### FRAGMENTO DEL DOCUMENTO

--------------------------------

"Embriones", Ramón Valls

Ramón Valls, profesor de Filosofía.

Desde antes del Renacimiento las universidades y las sociedades científicas dejaron asentada la libertad de investigación esquivando las censuras teológicas y morales. Partiendo de que el conocimiento es un bien en sí mismo, y porque las observaciones empíricas de la época no alteraban la naturaleza, las dificultades éticas contra los experimentos peligrosos se resolvían mediante la distinción usual entre el conocimiento mismo y su aplicación. Así se hizo aún en el siglo XX a propósito de los peligros de la energía atómica. Tales peligros, se dijo, pueden evitarse con medidas técnicas de seguridad y absteniéndose de aplicaciones bélicas.

--------------------------------

### INFORMACIÓN PROPORCIONADA

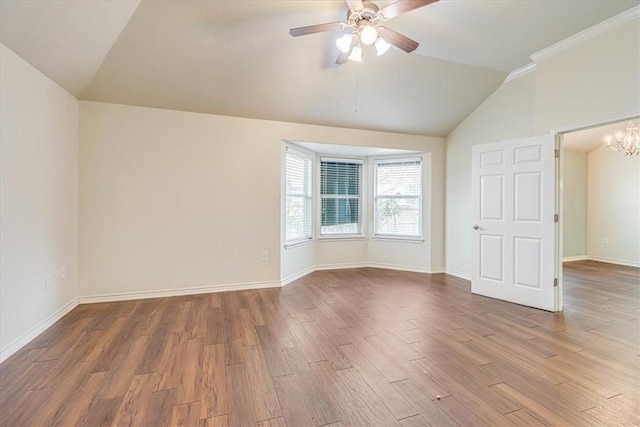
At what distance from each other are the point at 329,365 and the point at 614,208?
295 inches

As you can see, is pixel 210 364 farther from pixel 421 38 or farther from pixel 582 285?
pixel 582 285

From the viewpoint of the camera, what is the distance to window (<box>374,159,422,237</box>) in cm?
554

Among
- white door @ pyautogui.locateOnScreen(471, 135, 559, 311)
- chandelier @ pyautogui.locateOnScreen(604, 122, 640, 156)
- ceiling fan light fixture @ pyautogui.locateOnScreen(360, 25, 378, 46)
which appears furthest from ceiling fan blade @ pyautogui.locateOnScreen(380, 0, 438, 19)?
chandelier @ pyautogui.locateOnScreen(604, 122, 640, 156)

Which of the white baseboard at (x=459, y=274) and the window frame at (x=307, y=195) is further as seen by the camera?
the white baseboard at (x=459, y=274)

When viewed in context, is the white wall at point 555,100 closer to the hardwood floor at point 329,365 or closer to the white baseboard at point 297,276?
the hardwood floor at point 329,365

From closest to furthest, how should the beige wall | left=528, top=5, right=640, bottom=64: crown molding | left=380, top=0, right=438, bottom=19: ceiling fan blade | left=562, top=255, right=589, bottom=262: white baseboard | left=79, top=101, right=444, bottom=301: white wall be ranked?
left=380, top=0, right=438, bottom=19: ceiling fan blade, left=528, top=5, right=640, bottom=64: crown molding, left=79, top=101, right=444, bottom=301: white wall, the beige wall, left=562, top=255, right=589, bottom=262: white baseboard

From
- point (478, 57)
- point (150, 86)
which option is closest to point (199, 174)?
point (150, 86)

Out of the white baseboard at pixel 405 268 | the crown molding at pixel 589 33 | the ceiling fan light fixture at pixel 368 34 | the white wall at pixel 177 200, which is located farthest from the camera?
the white baseboard at pixel 405 268

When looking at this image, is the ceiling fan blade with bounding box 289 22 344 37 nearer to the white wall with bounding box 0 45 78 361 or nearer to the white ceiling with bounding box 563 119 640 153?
the white wall with bounding box 0 45 78 361

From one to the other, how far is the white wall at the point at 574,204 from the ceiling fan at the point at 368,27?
6200 mm

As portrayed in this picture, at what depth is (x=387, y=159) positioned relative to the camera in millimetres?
5703

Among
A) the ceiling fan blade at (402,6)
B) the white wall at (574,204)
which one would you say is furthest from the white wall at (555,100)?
the white wall at (574,204)

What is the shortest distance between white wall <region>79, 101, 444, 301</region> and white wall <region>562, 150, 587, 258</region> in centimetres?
588

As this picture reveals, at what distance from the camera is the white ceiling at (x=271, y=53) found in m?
2.61
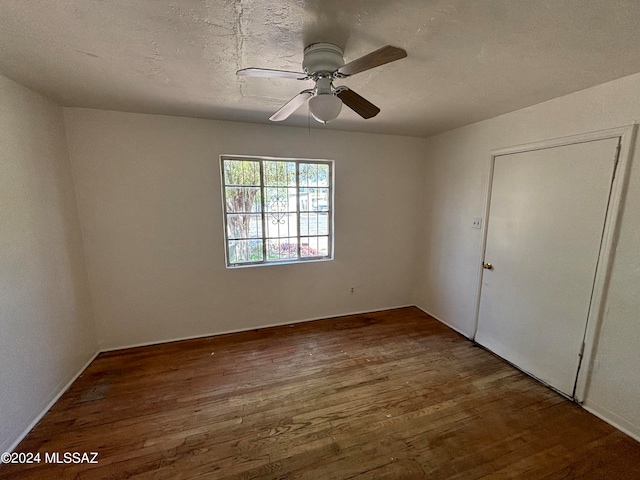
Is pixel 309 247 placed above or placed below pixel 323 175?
below

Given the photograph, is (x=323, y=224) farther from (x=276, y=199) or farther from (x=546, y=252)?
(x=546, y=252)

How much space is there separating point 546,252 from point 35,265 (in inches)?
158

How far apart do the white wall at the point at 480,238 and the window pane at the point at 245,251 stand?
230 cm

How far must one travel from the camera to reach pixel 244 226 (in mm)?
3055

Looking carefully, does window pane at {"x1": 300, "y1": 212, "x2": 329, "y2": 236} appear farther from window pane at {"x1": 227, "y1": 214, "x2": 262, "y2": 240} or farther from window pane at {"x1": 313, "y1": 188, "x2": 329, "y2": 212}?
window pane at {"x1": 227, "y1": 214, "x2": 262, "y2": 240}

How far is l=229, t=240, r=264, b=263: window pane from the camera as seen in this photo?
10.0 feet

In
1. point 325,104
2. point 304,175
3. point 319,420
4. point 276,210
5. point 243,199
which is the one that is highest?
point 325,104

--------------------------------

### QUÉ HACER
1. Reproduce sin cambios el texto sobre la libertad de investigación, todo desde "Desde antes del" hasta "de aplicaciones bélicas.".
2. Según el texto sobre la libertad de investigación, ¿de qué modo se resolvían las dificultades éticas contra los experimentos peligrosos?

### RESPUESTAS POR TAREA
1.
Desde antes del Renacimiento las universidades y las sociedades científicas dejaron asentada la libertad de investigación esquivando las censuras teológicas y morales. Partiendo de que el conocimiento es un bien en sí mismo, y porque las observaciones empíricas de la época no alteraban la naturaleza, las dificultades éticas contra los experimentos peligrosos se resolvían mediante la distinción usual entre el conocimiento mismo y su aplicación. Así se hizo aún en el siglo XX a propósito de los peligros de la energía atómica. Tales peligros, se dijo, pueden evitarse con medidas técnicas de seguridad y absteniéndose de aplicaciones bélicas.

2. Mediante la distinción usual entre el conocimiento mismo y su aplicación.